### Texte à lire
--
Pour ce qui concerne la suppression des images, il y a une procédure. Pour autant, les enquêteurs et les autorités, de police en l'occurrence, peuvent tout de même adresser une notification aux détenteurs d'images, au cas où le substitut compétent n'aurait pas adressé la demande de préservation des images dans le délai requis. Je suppose que cela se produit parfois.

Debut de section - PermalienPhoto de Olivier Paccaud

J'ai bien noté votre sérénité sur la capacité des forces de l'ordre à faire face à des problématiques de délinquance lors de ce type d'événement. Si elles ont été débordées cette fois-là, c'est donc qu'il y a eu un problème dans la préparation. J'ai posé deux fois la même question à M. Lallement, mais aussi au ministre, sur la notion de match à risque. Vous avez déclaré vous-même que ce n'était pas un match à risque. Vous n'avez pas utilisé exactement ce terme, mais vous avez parlé d'hooliganisme, en disant qu'il n'y avait pas de crainte à avoir, et qu'il n'y avait pas de risque prévisible de violences avérées. Je suis très surpris que, à l'inverse, le match Nice-Nantes ait été classé comme à risque, alors qu'il n'a donné lieu à aucun problème de délinquance. Je ne sais si la finale de la Coupe de France était de votre ressort...
--
### Données enregistrées
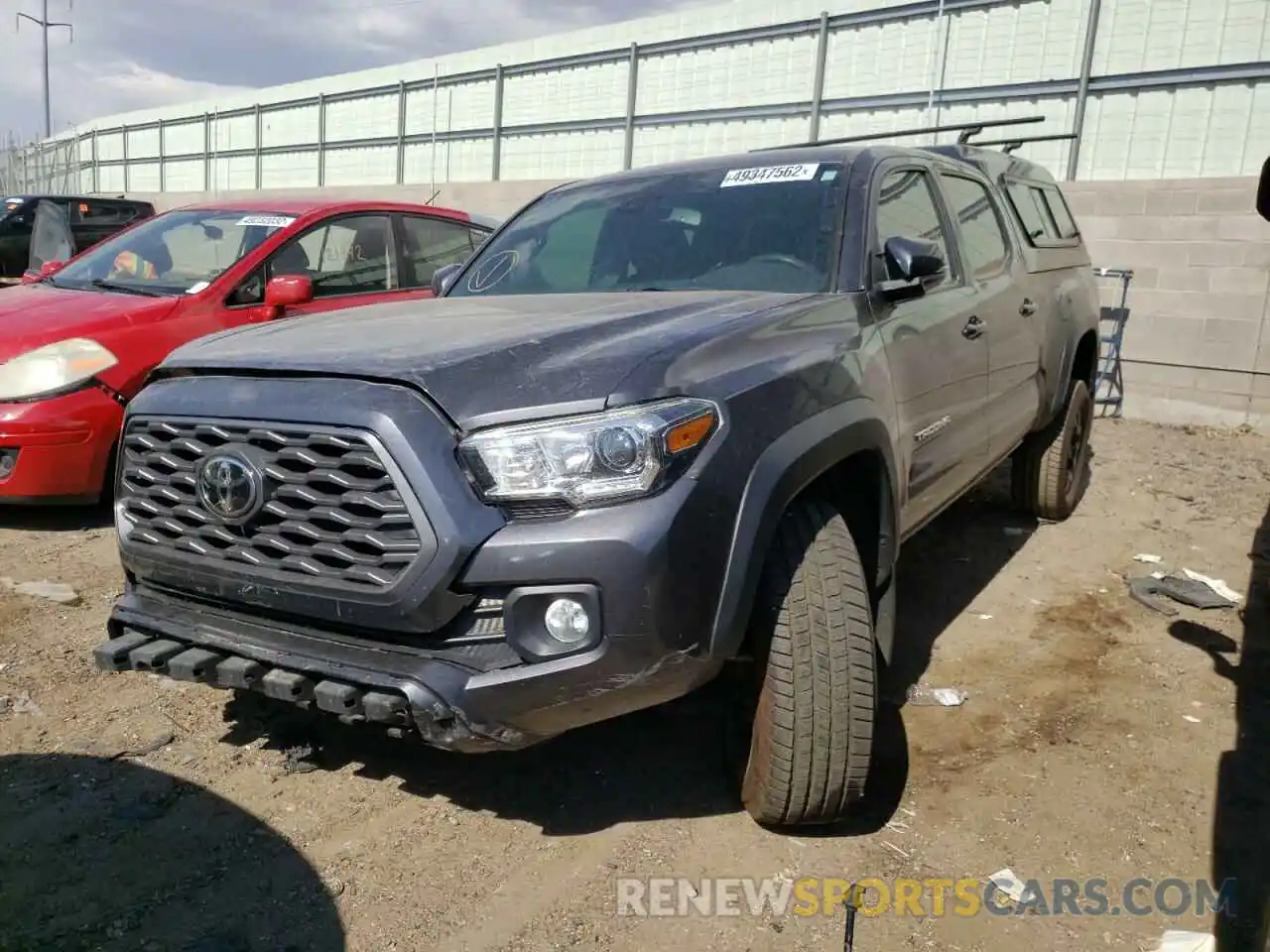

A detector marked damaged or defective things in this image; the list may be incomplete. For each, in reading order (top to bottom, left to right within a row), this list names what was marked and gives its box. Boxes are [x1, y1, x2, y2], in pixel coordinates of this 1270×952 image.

damaged front bumper [98, 587, 718, 750]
--
### Tâches demandées
1. Dites si chacune des affirmations suivantes concorde avec le texte à lire, en répondant par oui ou par non et en citant mot pour mot les termes du texte qui tranchent.
(a) Le match Nice-Nantes a donné lieu à des problèmes de délinquance.
(b) La même question a été posée deux fois à M. Lallement.
(c) Les autorités de police peuvent adresser une notification aux détenteurs d'images.
2. Reproduisez, s'il vous plaît, le passage du texte à lire qui va de « J'ai bien noté » jusqu'à « de votre ressort... ».

### Réponses par tâche
1.
(a) Non : « alors qu'il n'a donné lieu à aucun problème de délinquance ».
(b) Oui : « J'ai posé deux fois la même question à M. Lallement ».
(c) Oui : « les enquêteurs et les autorités, de police en l'occurrence, peuvent tout de même adresser une notification aux détenteurs d'images ».

2.
J'ai bien noté votre sérénité sur la capacité des forces de l'ordre à faire face à des problématiques de délinquance lors de ce type d'événement. Si elles ont été débordées cette fois-là, c'est donc qu'il y a eu un problème dans la préparation. J'ai posé deux fois la même question à M. Lallement, mais aussi au ministre, sur la notion de match à risque. Vous avez déclaré vous-même que ce n'était pas un match à risque. Vous n'avez pas utilisé exactement ce terme, mais vous avez parlé d'hooliganisme, en disant qu'il n'y avait pas de crainte à avoir, et qu'il n'y avait pas de risque prévisible de violences avérées. Je suis très surpris que, à l'inverse, le match Nice-Nantes ait été classé comme à risque, alors qu'il n'a donné lieu à aucun problème de délinquance. Je ne sais si la finale de la Coupe de France était de votre ressort...